Career Crossroads: Broadcast Journalist Masters the Art of Voice Through Podcast Narrative
After dropping her young daughter for a play date, Jennifer Strong drove to a quiet spot and shut off her car.
She hopped in the backseat, reaching for her hoodie and gear.
Strong then pulled a blanket over her head, using the material to soundproof her recording. She brought the mic up to her mouth and began voicing a story.
The scene might look crazy to those passing by. To Strong, it’s a regular day at the office.
Strong is like many broadcast journalists who have mastered the art of recording in strange places. The smaller the area, the better the acoustics.
She’s crawled into hotel room closets, barred the occasional copy room door with her foot to keep others out, and recorded podcasts from the privacy of her attic.
“I find the logistics of radio fun and not daunting,” Strong says, recalling the recent circumstances she was presented with to interview a Central Intelligence Agency senior executive about CIA recruiting.
Cell phones – which are Strong’s preferred recording device – aren’t allowed in CIA headquarters in Langley, Va. And while her reporter kit has been to the Pentagon, it wasn’t cleared in time for the CIA meeting.
How the interview played out: a CIA public affairs rep recorded the senior executive in his car with one cell phone while Strong asked questions over a different cell phone. Unfortunately, you can hear the whir of the car’s air conditioning.
NO AVERAGE DAY
Strong is an independent journalist.
She just returned part-time to the Wall Street Journal, a newsroom she left in 2007.
The Journal radio division she previously worked with was disbanded more than a year ago. Today, a new podcast department has formed.
“When I was there, all those years ago, podcasting was not the cool, hip thing it is now,” Strong says.
No two days are similar.
One day recently, Strong did a little bit of everything: covering the FBI statement on Hillary Clinton, tracking the Clinton campaign and President Obama’s endorsement, while recording tech podcasts and money news. And when she clocked out for lunch, she sent interview requests to congressmen for a project for Public Radio International.
Strong graduated from Gardner-Webb University, a private school in Boiling Springs, NC. She was a communications major with an interdisciplinary minor in politics and religion.

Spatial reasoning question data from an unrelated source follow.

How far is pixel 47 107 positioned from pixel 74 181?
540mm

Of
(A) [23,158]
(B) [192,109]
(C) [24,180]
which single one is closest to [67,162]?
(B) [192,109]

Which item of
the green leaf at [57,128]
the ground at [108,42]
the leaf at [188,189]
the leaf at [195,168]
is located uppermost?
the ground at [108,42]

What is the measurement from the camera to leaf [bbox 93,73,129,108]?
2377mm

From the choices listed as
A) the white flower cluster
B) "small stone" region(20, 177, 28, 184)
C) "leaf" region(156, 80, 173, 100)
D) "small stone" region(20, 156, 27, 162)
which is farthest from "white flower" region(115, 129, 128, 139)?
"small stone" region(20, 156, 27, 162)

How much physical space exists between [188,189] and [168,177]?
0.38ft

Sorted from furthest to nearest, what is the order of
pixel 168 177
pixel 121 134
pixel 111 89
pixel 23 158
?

“I figured that would cover a lot of my bases in figuring out the world,” Strong says. She received her graduate degree in foreign affairs journalism from American University in DC.
Strong’s freelancer resume features a host of impressive news agencies, including NPR, Marketplace, XM Satellite Radio, and Dow Jones Money Report. From WSJ Radio, she filed reports for many stations, including WCBS New York, and KABC Los Angeles.
She’s a member of the broadcast committee of the National Press Club and an anchor of its podcast, Update One.
By the time Strong reads this piece on herself, she’ll be on a plane to France to vacation with her three young children, ages 5, 6, and 9.
“I really focused on them,” Strong says, of walking away from journalism to start a family in 2007. “I stepped way back and didn’t even do part-time work.”
It proved to be a tough decision, especially with newsrooms laying off her friends sometimes three or four times.
Strong assumed it’d be hard to return to a news job.
But when she was ready to write again, she did. She also had the freedom to go after stories that she wanted.
“You have to have relationships, and there has to be a relationship of trust,” Strong says.
What also proved critical was her newsroom training. Strong says it’s very important to building a foundation as a journalist.
“The training you get from your peers as well as your editor and that hands-on practical experience day in and day out, that kind of judgement is very hard to get unless you’re surrounded by journalists,” she says.
Technology also makes news reporting easier than ever.
Strong records calls and edits audio, often from her phone. She has an app for transcription.
“I don’t need to be in a newsroom to have wire services or internet,” she says. “Tape is no longer a physical object. It’s digital and easy.”